▶ [Exercise directions]: Lines from the one containing "What is the distance from the shallow" through the end of the data are to be returned exactly, and no others.

▶ [Data listing]:
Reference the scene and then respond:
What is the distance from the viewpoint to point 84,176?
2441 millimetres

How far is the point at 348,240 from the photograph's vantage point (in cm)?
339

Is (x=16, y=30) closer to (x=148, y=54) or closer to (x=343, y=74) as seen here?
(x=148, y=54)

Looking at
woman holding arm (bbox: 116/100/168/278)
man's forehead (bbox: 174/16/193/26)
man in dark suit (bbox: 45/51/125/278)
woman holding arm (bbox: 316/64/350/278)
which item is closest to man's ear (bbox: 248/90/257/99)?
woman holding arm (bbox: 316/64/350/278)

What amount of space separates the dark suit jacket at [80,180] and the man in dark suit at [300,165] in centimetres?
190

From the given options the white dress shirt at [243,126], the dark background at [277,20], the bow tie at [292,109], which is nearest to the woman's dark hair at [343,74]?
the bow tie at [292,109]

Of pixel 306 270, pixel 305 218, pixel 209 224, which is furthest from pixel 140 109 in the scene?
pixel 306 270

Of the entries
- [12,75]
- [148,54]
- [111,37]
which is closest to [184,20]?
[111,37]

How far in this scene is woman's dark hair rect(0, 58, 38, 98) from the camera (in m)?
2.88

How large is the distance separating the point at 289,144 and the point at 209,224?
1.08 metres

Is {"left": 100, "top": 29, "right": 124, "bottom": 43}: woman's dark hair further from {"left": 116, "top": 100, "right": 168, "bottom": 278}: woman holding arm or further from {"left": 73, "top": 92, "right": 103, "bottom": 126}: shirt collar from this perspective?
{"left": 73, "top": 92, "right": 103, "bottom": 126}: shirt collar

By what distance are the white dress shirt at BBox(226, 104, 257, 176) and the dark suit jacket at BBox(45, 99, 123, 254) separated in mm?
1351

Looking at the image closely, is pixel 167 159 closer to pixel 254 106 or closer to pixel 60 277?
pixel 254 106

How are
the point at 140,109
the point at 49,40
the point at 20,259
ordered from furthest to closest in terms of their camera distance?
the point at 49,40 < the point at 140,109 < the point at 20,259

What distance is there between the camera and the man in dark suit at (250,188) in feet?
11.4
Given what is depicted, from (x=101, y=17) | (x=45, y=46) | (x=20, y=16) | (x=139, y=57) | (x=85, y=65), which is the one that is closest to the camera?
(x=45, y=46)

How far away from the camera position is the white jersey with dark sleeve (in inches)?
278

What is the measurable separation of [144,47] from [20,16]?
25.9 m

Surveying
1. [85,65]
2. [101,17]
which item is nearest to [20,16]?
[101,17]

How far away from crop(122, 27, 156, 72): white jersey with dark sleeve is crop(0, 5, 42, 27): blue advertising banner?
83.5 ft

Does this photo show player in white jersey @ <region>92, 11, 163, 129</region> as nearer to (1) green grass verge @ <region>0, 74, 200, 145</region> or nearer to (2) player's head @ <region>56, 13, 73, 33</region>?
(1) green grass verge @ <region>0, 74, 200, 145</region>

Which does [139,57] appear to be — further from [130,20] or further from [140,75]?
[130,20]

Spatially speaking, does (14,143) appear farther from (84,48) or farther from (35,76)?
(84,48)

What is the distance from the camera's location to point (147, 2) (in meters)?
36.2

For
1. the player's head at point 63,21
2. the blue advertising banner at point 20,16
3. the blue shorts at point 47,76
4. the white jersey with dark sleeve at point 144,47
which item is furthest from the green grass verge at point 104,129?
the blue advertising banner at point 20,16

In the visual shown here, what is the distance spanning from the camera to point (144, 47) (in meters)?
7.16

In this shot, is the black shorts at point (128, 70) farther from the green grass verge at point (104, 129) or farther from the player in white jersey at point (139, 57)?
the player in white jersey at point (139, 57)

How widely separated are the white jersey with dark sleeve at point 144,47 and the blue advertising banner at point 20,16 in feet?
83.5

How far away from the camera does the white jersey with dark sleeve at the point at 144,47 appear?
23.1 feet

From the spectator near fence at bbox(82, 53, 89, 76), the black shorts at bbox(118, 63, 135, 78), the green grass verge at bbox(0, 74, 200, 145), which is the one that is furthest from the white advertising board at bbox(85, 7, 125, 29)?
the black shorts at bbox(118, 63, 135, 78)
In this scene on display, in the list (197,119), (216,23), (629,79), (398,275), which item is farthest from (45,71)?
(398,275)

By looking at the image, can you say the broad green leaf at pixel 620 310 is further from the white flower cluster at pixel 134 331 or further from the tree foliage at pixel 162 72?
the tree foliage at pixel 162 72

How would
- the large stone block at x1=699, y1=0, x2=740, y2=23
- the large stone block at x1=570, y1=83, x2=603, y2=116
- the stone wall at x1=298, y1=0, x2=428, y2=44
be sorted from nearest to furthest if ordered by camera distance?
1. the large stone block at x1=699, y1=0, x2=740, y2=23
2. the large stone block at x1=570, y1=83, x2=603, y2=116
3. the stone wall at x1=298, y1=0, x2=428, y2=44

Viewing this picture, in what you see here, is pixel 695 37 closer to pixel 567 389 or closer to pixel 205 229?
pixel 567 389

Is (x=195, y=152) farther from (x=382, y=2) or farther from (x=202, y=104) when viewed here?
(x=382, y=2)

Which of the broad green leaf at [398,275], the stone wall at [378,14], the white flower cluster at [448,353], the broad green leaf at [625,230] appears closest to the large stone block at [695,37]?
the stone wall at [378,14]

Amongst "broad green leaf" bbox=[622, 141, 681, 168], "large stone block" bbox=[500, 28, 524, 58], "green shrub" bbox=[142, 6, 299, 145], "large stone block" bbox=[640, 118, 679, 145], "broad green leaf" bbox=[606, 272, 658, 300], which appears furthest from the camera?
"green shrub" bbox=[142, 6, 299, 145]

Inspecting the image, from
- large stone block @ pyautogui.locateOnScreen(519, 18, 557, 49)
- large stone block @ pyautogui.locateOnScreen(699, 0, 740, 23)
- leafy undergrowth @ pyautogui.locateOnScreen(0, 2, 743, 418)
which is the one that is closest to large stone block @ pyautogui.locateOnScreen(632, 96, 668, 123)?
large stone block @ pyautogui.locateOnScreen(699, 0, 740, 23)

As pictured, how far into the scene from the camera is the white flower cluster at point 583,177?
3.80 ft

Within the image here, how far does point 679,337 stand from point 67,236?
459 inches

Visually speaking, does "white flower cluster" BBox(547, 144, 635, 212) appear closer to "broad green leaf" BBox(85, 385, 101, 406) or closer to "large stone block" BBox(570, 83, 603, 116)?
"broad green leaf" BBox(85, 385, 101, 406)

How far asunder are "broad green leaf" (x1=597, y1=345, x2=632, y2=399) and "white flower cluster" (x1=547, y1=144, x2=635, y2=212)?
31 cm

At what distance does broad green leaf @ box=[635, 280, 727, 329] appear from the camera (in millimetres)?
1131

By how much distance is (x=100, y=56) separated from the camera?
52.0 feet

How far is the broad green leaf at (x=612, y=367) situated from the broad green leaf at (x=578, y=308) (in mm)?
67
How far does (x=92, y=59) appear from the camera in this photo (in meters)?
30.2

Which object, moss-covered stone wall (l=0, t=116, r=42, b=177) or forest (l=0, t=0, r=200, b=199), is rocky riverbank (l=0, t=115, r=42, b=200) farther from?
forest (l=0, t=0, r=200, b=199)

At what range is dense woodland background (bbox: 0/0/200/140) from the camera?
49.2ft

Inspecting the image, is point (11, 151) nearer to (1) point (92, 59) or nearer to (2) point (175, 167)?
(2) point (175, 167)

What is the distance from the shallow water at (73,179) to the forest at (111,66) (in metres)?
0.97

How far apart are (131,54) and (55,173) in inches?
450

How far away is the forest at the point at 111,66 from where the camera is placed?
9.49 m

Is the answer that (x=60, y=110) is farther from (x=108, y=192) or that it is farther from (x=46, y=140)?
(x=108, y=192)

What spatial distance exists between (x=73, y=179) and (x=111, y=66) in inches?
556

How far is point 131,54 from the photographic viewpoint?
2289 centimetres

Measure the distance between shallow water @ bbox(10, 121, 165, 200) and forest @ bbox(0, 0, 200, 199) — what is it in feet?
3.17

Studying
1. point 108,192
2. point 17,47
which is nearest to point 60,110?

▶ [Solved exercise]:
What is the distance from the shallow water at (73,179) to the forest at (111,66) (in metres)?
0.97

How far apart are (131,54) and (55,173) in inches?
450

How far away is the forest at the point at 111,66 from where the camera is placed?
9.49 m

Is the answer that (x=60, y=110) is farther from (x=108, y=192) or that it is farther from (x=46, y=140)?
(x=108, y=192)

What spatial distance exists between (x=73, y=179) and (x=111, y=66) in inches?
556

How far is point 131,54 from the photographic viewpoint?
2289 centimetres

Measure the distance between shallow water @ bbox(10, 121, 165, 200) and forest @ bbox(0, 0, 200, 199) — what is it in feet?
3.17

Studying
1. point 108,192
2. point 17,47
which is nearest to point 60,110?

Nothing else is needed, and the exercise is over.